## Aim
Copy out each of the records below word for word, leaving nothing out.

-- Start of Entries supplied --

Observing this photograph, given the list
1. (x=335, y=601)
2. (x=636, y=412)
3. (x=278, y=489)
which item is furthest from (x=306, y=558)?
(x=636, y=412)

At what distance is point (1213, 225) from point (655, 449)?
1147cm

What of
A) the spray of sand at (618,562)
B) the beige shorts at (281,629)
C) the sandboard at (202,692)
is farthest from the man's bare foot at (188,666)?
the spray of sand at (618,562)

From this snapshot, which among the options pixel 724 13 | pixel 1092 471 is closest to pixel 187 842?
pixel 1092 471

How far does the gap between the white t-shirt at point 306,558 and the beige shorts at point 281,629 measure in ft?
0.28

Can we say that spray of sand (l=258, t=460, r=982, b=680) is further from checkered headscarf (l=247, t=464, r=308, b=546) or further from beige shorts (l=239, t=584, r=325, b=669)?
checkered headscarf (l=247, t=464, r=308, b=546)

-- End of Entries supplied --

## Response to the task
Observing this photograph, given the list
1. (x=335, y=601)
2. (x=636, y=412)
3. (x=278, y=489)
which item is furthest from (x=306, y=558)?
(x=636, y=412)

At what distance is point (1213, 225) from point (655, 449)?
1147cm

What of
A) the spray of sand at (618,562)
B) the beige shorts at (281,629)
C) the sandboard at (202,692)
is farthest from the man's bare foot at (188,666)?
the spray of sand at (618,562)

From this snapshot, which among the options pixel 724 13 | pixel 1092 471 is closest to pixel 187 842?
pixel 1092 471

How far does the gap between the white t-shirt at point 306,558 and the beige shorts at point 281,629 measure in ft?
0.28

Can we say that spray of sand (l=258, t=460, r=982, b=680) is further from checkered headscarf (l=247, t=464, r=308, b=546) or further from beige shorts (l=239, t=584, r=325, b=669)?
checkered headscarf (l=247, t=464, r=308, b=546)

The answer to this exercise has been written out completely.